((

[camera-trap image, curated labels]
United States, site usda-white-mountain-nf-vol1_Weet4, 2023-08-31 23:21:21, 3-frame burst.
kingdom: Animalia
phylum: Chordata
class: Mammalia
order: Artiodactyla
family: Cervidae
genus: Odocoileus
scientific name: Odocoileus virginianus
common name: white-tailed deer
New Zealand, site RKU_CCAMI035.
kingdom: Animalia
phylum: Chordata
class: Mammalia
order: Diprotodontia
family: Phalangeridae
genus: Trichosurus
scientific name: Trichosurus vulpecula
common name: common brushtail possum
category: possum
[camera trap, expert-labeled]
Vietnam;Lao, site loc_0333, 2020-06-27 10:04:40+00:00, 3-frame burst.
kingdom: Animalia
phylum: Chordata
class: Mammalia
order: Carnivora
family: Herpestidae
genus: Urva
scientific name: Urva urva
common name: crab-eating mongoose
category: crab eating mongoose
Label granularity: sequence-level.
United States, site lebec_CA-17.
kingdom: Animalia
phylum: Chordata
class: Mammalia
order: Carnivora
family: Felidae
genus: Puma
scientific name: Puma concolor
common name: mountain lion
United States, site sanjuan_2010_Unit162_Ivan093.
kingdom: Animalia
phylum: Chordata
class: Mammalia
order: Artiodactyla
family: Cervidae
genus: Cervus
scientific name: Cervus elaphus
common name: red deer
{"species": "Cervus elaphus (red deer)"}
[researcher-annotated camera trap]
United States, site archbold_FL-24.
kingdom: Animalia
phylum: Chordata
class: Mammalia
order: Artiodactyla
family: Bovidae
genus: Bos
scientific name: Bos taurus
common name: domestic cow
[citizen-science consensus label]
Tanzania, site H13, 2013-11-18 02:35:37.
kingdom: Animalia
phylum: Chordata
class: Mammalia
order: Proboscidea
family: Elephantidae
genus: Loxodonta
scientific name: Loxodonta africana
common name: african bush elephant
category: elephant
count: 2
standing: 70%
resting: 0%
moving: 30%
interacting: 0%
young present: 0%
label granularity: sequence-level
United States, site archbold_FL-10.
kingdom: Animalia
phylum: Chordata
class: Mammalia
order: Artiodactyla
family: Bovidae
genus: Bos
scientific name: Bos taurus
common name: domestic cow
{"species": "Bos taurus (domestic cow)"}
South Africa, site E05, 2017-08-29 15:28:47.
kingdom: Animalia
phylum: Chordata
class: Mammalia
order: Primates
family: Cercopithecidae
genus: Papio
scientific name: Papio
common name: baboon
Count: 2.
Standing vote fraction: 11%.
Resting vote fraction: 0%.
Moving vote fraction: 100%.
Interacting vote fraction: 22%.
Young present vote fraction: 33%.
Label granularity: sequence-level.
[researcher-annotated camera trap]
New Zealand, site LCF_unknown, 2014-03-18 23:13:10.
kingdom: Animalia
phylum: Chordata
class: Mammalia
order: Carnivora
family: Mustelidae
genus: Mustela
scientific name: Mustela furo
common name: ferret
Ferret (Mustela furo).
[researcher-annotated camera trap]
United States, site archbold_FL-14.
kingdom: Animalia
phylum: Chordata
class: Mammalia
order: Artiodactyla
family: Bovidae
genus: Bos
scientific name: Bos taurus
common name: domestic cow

))

**WHAT THE EXERCISE ASKS**. Copy from the entries only those lines that hold the word "scientific".

**ANSWER BELOW**.
scientific name: Odocoileus virginianus
scientific name: Trichosurus vulpecula
scientific name: Urva urva
scientific name: Puma concolor
scientific name: Cervus elaphus
scientific name: Bos taurus
scientific name: Loxodonta africana
scientific name: Bos taurus
scientific name: Papio
scientific name: Mustela furo
scientific name: Bos taurus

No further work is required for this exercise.